- _Excerpted text_
** START **

But we are practicing knowing all phenomena as empty.

Experience becomes so vivid but also attenuated, wispy, space-like. So there, and barely there.

If all we ever do is try to fix ourself, we will never know ourself.

Maybe we can say the anchor is silence, and every bit of noise is met with infinite patience.

Dharmette: Measurement and the Immeasurable

Okay, so it's good to sit with you.

I was teaching a young adult retreat last week, mostly with folks in their 20s, and somebody asked a question very relevant to that developmental phase about the comparing mind—the mind that compares. That is, of course, a time when identity is being forged, and a key way that we know who we are is by looking at others and making comparisons and judgments: greater than, less than, equal to.

There are really two dimensions, maybe we could say, of this comparing mind. There's the coarser level of me comparing myself to another, and then the second dimension is almost more fundamental: it's about measuring, measurement, any sense of territoriality.

** END **

[Rows from a segmentation dataset]

** START **

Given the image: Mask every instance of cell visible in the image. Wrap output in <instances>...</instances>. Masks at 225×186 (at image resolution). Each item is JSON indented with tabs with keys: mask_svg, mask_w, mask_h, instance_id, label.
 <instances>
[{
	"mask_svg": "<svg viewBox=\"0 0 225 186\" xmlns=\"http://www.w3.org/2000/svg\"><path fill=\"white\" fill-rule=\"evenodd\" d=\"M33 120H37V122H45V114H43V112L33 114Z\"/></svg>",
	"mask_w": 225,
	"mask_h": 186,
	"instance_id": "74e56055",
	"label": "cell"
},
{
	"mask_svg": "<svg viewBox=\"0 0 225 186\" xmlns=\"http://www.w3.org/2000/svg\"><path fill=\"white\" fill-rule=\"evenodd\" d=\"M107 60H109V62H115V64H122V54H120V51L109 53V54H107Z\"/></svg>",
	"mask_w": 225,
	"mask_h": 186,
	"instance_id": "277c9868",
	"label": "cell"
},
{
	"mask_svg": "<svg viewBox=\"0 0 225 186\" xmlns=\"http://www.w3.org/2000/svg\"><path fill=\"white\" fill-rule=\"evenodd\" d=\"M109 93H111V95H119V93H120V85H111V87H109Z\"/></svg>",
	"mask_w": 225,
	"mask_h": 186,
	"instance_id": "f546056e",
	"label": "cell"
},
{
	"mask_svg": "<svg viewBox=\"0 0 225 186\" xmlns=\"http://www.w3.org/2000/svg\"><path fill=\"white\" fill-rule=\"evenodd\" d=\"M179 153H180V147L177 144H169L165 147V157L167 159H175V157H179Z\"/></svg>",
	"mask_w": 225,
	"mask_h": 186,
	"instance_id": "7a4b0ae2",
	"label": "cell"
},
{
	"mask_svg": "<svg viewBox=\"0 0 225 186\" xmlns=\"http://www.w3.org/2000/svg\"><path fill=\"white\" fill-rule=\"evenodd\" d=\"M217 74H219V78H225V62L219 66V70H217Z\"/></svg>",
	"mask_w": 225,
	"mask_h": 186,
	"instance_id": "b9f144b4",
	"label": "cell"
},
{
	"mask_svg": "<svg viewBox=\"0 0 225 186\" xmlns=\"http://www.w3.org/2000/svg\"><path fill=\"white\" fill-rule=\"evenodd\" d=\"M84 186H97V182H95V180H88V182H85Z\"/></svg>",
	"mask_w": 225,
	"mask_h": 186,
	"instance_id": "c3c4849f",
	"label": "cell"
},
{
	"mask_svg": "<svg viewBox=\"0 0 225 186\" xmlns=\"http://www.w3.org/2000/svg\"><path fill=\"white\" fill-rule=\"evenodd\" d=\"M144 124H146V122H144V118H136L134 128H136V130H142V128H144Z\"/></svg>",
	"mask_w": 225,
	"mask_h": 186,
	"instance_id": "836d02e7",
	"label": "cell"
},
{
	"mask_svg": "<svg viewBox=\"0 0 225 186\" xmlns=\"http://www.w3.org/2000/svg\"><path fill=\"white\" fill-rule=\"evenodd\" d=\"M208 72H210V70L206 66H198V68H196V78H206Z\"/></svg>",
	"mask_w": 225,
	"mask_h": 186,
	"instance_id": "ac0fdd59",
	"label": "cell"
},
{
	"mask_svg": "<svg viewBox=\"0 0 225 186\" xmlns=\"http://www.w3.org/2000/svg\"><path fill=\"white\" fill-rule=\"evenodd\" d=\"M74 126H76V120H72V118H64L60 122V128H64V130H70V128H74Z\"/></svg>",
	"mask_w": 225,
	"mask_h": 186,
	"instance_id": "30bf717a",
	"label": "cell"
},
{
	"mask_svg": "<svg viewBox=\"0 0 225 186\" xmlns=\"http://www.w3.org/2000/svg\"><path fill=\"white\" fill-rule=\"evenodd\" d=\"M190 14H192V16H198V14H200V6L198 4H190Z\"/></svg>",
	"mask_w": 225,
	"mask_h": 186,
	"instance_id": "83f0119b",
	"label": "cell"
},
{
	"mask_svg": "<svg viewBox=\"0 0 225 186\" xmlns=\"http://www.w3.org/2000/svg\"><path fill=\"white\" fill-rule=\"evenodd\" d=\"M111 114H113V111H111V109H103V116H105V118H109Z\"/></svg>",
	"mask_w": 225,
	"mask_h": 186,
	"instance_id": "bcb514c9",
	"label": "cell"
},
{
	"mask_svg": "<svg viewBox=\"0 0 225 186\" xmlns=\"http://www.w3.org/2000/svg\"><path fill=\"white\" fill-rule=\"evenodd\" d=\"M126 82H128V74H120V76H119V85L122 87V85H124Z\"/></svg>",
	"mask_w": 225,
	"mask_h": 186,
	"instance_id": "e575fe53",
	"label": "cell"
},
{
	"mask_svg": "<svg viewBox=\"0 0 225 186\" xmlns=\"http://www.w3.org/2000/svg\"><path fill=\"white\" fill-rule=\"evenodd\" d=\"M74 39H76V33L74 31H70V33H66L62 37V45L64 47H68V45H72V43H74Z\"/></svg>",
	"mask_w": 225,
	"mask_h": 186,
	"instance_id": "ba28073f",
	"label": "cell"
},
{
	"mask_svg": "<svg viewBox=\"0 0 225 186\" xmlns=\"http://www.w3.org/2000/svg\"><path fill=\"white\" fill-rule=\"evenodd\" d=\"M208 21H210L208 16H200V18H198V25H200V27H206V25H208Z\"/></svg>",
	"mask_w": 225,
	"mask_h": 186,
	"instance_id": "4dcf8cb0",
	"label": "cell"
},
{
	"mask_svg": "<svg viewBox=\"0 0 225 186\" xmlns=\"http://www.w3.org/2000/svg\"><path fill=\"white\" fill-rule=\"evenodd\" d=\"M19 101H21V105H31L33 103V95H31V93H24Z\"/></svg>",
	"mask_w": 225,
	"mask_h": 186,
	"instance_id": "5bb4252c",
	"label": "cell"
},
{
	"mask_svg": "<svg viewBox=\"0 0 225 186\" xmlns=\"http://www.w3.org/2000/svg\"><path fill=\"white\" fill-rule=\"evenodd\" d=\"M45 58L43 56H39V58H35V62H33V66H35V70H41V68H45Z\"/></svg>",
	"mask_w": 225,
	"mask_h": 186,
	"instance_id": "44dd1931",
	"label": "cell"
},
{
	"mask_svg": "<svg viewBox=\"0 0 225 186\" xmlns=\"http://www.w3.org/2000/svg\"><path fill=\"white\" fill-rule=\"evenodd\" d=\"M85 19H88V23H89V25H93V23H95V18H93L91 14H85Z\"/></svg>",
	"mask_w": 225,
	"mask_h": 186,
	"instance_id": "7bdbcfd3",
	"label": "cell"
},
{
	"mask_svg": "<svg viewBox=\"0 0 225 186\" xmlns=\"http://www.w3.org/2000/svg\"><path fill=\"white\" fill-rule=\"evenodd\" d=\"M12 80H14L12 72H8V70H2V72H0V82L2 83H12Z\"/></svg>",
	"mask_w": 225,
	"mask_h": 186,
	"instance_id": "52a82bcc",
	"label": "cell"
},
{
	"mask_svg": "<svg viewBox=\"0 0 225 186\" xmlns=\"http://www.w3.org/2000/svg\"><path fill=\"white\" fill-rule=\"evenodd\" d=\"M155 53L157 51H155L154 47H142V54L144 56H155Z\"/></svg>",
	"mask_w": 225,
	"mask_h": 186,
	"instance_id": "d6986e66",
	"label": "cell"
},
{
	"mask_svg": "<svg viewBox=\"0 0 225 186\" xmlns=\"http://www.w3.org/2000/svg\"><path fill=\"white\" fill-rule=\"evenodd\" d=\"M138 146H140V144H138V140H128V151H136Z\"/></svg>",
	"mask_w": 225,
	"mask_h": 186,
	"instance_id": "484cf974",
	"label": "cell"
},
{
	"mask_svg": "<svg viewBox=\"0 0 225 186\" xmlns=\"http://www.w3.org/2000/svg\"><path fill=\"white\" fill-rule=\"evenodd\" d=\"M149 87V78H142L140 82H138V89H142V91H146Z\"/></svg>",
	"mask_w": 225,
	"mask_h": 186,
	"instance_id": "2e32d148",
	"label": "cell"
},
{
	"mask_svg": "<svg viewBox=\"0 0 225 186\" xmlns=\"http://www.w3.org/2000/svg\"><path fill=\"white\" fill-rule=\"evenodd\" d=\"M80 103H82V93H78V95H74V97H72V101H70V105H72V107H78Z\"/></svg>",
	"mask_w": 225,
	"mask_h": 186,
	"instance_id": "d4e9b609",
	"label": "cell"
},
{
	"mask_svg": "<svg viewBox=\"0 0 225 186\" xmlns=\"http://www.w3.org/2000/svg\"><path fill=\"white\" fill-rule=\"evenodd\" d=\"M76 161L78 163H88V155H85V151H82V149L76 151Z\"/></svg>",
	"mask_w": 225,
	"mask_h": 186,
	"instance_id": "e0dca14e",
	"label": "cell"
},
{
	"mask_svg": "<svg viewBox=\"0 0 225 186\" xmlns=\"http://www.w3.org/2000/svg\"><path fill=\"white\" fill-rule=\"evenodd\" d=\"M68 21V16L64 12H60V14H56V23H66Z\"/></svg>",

** END **

- _Objective_
In the talk on measurement and the immeasurable above, condense the paragraph beginning "I was teaching a young adult retreat" into two or three sentences that keep its main facts.

- _Output_
While teaching a young adult retreat last week, mostly with people in their 20s, the speaker was asked about the comparing mind. That phase of life is when identity is being forged. A key way we learn who we are is by comparing ourselves with others and judging them greater than, less than, or equal to us.